Today was one of those bear-gets-you days. Peggy Moody and I have been working on the relaunch of the Cottage Tales website. We had it all figured out, until the artist didn't deliver the crucial piece, and didn't deliver it late, to boot. So we're scratching our heads and trying to see what we can salvage of what we've already done. A good plan gone bad.
We had a crack in our car windshield and decided to get it replaced. The guy who fixed it did a good job, but he thought it was okay to take the TX Tag (one of those electronic gizmos that allow you to zip like Batman and Robin in their Batmobile through the toll plaza without stopping to feed the greedy meter man) off the old windshield and glue it onto the new. No. Not. Three emails, two phone calls, some language difficulties, a lost TX Tag envelope, and a few harsh husband-wife words later, we now have a new TX Tag on our new windshield and are good to go through the toll plaza, zip-zip. (The moral of this story: do not replace your windshield, no matter how bad that crack looks. It's not true that the glass will fall into your lap or shatter across your face. All those tags and seals and certificates and parking permits pasted across it will hold it together and keep it from breaking. You and your windshield will live forever.)
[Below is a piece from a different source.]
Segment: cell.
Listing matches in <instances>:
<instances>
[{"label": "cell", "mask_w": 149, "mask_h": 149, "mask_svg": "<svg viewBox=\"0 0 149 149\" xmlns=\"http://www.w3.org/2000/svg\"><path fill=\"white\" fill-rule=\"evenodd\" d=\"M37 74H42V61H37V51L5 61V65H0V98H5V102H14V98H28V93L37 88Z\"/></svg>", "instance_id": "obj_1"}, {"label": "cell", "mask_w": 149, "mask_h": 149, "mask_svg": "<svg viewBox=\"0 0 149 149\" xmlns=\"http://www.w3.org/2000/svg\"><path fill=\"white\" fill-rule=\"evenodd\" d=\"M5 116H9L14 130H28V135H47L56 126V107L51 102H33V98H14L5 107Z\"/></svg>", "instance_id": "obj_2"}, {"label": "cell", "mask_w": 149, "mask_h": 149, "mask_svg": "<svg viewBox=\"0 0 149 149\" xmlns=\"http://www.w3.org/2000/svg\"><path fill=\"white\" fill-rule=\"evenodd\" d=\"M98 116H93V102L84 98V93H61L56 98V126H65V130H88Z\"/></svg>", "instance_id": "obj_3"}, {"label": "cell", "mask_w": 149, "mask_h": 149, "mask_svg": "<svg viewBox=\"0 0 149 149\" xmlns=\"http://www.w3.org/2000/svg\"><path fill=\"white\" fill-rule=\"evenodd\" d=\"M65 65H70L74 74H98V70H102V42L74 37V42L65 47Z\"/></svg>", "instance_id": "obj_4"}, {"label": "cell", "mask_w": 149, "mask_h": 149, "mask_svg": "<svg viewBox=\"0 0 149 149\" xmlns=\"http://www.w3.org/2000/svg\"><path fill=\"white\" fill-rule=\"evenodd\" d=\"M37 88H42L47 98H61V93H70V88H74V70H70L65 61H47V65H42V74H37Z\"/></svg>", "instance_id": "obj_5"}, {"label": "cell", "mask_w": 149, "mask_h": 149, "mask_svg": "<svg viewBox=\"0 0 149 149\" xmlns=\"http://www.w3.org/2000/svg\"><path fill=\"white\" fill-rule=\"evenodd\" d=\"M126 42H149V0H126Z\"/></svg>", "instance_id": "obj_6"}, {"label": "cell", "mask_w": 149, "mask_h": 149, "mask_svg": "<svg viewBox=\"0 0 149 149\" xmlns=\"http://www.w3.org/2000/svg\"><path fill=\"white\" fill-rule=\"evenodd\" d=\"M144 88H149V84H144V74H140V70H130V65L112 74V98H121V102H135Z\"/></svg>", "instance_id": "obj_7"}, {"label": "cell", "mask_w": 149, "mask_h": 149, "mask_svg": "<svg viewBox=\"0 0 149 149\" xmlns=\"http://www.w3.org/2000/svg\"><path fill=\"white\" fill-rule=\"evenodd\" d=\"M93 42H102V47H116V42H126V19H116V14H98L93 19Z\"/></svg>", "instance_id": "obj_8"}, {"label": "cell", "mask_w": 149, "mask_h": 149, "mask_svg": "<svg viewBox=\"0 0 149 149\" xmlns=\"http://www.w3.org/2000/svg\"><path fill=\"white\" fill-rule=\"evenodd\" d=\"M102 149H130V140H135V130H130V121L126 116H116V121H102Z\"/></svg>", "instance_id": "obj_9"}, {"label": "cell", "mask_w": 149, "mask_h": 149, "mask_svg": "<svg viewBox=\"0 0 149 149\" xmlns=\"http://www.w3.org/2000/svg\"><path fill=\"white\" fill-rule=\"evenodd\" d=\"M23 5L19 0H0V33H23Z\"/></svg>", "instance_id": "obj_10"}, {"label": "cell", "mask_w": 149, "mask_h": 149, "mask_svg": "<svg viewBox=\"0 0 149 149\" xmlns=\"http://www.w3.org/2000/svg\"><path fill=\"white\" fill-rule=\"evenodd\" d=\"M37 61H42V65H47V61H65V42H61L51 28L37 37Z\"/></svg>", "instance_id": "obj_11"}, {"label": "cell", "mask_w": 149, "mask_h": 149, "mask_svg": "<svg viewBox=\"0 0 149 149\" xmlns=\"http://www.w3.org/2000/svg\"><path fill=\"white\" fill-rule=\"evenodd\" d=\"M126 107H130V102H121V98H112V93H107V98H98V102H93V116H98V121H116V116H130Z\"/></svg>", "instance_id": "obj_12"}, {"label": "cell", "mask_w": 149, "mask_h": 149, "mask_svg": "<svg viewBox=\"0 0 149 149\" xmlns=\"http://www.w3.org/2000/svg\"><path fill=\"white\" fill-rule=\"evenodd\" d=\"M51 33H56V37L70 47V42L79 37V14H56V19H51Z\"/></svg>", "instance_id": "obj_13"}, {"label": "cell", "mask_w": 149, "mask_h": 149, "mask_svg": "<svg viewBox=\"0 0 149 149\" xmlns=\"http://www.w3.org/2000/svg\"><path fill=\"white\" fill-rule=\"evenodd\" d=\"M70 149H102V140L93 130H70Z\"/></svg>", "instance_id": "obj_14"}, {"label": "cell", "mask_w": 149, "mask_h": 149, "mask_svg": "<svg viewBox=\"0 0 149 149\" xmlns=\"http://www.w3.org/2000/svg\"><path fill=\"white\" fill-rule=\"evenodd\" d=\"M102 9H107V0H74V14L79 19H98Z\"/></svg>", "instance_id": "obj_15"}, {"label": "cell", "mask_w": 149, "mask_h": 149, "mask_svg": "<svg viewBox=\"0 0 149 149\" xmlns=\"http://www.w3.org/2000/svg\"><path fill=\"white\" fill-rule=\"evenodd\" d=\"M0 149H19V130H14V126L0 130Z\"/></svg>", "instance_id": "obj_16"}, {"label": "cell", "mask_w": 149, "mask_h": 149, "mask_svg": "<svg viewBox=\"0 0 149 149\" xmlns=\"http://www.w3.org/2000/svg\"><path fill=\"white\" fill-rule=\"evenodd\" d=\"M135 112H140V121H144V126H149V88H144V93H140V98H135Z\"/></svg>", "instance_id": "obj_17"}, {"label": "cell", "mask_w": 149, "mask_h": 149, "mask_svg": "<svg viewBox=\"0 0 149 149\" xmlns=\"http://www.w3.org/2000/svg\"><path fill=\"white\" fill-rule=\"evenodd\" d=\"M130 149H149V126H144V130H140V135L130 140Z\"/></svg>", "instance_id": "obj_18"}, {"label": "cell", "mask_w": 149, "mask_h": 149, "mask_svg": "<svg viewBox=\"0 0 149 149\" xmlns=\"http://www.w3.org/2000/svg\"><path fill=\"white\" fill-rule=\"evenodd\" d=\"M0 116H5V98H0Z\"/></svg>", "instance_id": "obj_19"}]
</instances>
Oh, and speaking of the car. Our nice little Honda Civic only has about 110,000 miles on it (we drive our cars forever) and is still in very good shape. Her name is Nancy (Drew, of course--the other vehicle is Ned). Nancy just needed a "little" work to keep her tick-tocking for another 110,000 miles, right? Wrong. Turns out that she needs quite a lot of work, about $1900 worth of work. And that little red light that says the passenger's-side airbag isn't working? Hey, it's wrong, too. Neither airbags are working. Add $499 to the bill.
And today was the day our cat was supposed to get her teeth cleaned. (What? You didn't know that cats needed dental work? Now you do.) Turns out that she has a kidney or bladder infection, though, we're not sure which. Discovering this and getting the antibiotic ran to $137, and the teeth still haven't been cleaned. That will happen in two weeks, after the antibiotic clears out the infection. Lovely cat. Teeth of gold.
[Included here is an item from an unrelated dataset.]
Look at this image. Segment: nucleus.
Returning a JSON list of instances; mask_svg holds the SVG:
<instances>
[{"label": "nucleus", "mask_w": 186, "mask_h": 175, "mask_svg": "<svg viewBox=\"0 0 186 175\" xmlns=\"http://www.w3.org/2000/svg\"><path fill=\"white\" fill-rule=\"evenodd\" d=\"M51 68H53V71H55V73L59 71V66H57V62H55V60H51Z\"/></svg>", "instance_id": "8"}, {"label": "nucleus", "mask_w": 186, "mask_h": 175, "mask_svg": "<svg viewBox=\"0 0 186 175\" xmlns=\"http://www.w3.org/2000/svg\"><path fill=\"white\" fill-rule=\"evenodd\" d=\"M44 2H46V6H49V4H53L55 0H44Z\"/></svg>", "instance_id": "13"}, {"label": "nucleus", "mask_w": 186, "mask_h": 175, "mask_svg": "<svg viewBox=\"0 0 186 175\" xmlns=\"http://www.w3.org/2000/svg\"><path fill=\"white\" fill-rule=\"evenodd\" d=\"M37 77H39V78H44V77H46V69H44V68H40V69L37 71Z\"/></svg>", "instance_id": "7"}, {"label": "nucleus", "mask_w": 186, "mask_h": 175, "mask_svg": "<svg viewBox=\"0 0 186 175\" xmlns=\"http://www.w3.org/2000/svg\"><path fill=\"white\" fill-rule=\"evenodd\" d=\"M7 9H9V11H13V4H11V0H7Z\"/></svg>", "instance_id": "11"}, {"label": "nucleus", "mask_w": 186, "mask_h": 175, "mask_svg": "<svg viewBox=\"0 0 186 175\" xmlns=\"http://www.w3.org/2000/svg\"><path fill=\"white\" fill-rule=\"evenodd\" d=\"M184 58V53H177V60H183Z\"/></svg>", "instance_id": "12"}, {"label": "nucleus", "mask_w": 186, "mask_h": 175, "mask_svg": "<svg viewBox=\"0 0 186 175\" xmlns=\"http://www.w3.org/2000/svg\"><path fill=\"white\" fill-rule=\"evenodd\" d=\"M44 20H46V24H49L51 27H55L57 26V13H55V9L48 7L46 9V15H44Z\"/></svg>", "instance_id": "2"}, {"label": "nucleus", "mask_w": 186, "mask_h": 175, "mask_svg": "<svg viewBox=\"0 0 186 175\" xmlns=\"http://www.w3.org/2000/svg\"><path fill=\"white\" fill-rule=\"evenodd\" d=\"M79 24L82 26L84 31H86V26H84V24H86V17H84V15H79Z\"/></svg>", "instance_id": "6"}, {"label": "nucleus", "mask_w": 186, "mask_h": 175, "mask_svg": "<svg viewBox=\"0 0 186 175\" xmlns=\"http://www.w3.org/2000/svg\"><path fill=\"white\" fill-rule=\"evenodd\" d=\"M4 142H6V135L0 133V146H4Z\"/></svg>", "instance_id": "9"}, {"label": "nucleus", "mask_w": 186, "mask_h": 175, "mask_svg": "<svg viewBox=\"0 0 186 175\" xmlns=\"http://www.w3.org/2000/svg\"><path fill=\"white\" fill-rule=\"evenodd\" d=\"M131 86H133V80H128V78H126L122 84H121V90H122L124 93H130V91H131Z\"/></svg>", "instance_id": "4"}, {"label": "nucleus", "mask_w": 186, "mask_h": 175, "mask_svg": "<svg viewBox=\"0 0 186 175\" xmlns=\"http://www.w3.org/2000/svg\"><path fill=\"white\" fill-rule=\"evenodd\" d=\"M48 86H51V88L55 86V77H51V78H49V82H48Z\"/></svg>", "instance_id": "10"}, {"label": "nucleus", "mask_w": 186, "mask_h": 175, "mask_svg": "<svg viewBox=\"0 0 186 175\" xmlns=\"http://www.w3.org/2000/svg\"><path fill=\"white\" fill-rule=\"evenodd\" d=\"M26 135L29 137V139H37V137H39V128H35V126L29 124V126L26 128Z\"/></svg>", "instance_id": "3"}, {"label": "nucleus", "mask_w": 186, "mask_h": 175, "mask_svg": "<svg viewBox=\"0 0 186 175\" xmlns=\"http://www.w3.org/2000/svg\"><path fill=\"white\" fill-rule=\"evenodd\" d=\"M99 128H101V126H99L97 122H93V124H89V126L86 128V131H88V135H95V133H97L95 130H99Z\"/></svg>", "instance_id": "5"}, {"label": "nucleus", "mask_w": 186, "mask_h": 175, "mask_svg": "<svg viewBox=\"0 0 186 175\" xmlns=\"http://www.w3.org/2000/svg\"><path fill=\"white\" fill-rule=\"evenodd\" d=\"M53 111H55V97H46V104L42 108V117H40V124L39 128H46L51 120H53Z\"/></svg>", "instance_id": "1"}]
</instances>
Some days it really is just you and the bear, Jim.
But we're still blooming here. This is monarda, otherwise known unglamorously as spotted horsemint. And tomorrow is bound to be better. Definitely. Tomorrow the bear and I will come to an understanding.
Oh, and if you haven't checked out the new What Wildness group blog, there's no better time.
Reading note, from "A Full Life in a Small Place," by Janice Emily Bowers, in What Wildness is This:
I pick up my journal again. A white-winged dove calls from the telephone wire, its voice throaty and muffled. He sounds as though his head is buried beneath a pillow. The watermelon vines sliently plot to take over the backyard. Tiny blue butterflies spark from the zucchini plants. The scutter of an invisible bug under fallen leaves brings the cat to attention. If these ordinary miracles aren't enough, that's too bad, because this garden--this here and now--is all I've got. It's more than enough for a full life in a small place.